American Exceptionalism on a Sunday Afternoon

American Exceptionalism on a Sunday Afternoon June 11, 2014

Robert Ellis is not a Marxist. But he finds “food for thought” in some Marxist critiques of the sport-industrial-imperial complex (Games People Play, 44-5). Sports reflects society, he observes, and some have pointed out the way American football is a mirror of the “clock-factory workforce.” Marxist’s push the point further:

He cites Peter Donnelly’s analysis: “Sport socialised individuals into work discipline, hyper-competitiveness and assertive individualism.
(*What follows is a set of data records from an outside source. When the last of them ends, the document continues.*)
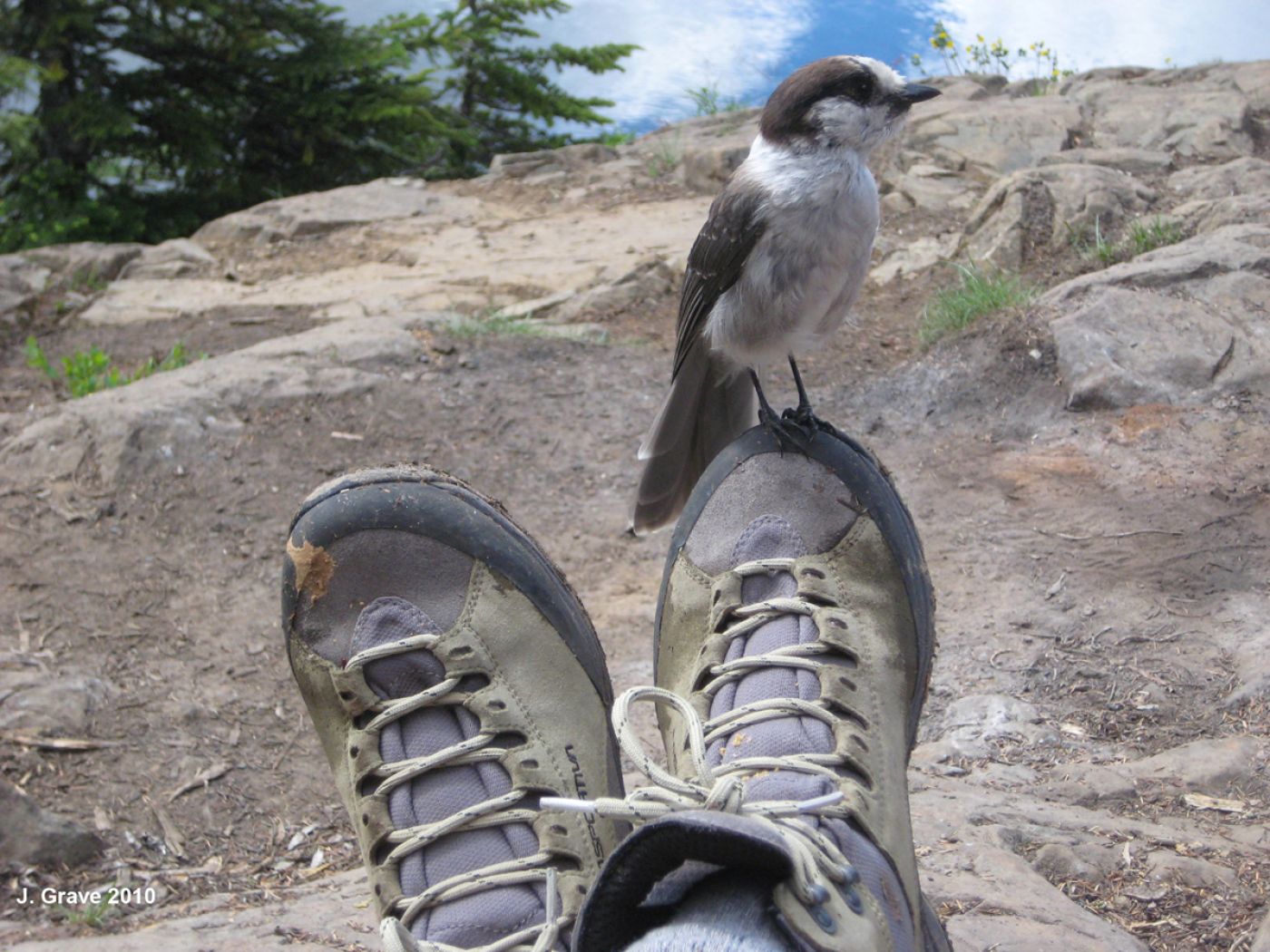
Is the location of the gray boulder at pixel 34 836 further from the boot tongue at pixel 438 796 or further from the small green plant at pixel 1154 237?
the small green plant at pixel 1154 237

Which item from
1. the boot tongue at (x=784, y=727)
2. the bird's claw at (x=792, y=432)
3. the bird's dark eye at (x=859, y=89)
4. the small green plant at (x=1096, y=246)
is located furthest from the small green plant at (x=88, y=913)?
the small green plant at (x=1096, y=246)

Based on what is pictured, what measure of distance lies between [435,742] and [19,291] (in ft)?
24.4

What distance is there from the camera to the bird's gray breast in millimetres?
3184

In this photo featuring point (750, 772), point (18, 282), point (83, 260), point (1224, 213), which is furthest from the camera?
point (83, 260)

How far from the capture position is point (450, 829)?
7.45 feet

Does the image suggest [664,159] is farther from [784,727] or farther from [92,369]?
[784,727]

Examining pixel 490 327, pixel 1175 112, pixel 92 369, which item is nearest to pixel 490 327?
pixel 490 327

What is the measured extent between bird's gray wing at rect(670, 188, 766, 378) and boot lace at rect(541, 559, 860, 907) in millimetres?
1156

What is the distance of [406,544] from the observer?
257cm

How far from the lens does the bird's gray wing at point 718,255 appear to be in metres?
3.30

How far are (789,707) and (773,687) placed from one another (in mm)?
100

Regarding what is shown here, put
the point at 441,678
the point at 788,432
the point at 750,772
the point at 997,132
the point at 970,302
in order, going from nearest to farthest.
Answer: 1. the point at 750,772
2. the point at 441,678
3. the point at 788,432
4. the point at 970,302
5. the point at 997,132

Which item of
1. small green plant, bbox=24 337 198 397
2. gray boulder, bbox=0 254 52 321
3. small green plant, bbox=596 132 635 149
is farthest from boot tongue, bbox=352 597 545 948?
small green plant, bbox=596 132 635 149

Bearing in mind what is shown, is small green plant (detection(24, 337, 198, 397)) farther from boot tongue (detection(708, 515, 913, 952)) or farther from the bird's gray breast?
boot tongue (detection(708, 515, 913, 952))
In other words sport not only reflected capitalist society, but also helped to reproduce it, to reproduce dominant social and cultural relations in society as a whole.” And he cites Jean-Marie Brohm’s observation that in the early professionalization of sports in the late nineteenth century “Sport was directly linked to the interests of imperialist capital” and in fact provided cover for “imperialist international organisations.” More generally, Brohm claims that the function of sports is to “justify the established order,” a function especially evident in totalitarian countries where, in Ellis’s words, “sport becomes part of the mechanism of oppression.” But the same is evident in capitalist sport that “treats the athlete’s body as a machine, as if it were a factory component.”

Capitalist sports takes a particular form in the US. Ellis spends a section of a chapter probing what makes American sports American. One obvious factor is that Americans specialize in sports that, until recently, virtually no one else plays – baseball, basketball, American football. This is partly a question of timing. If American had been the global superpower in the late 19th century that Britain was, baseball and basketball might well be as globalized as soccer. 

Ellis convincingly argues, though that there’s more to it. American sports are exceptional because they reinforce in a particularly powerful way the dominant ethos of America. Sports, in short, function like a civil religion: “American elites sport is very self-consciously American, both in terms of its origin and its relatively self-enclosed playing context, and only in America are domestic fixtures always prefaced by the national anthem and accompanies by a national flag. . . . America might be said to be, if not an absolute exception, an extreme example of the entanglement of nationalism, identity, religion, and sport” (107). Just think of the display of military power (jets flying overhead), national devotion (national anthem) and sports that one sees every January at the Super Bowl, that highest of the high holy days of the American civil-sport-religion.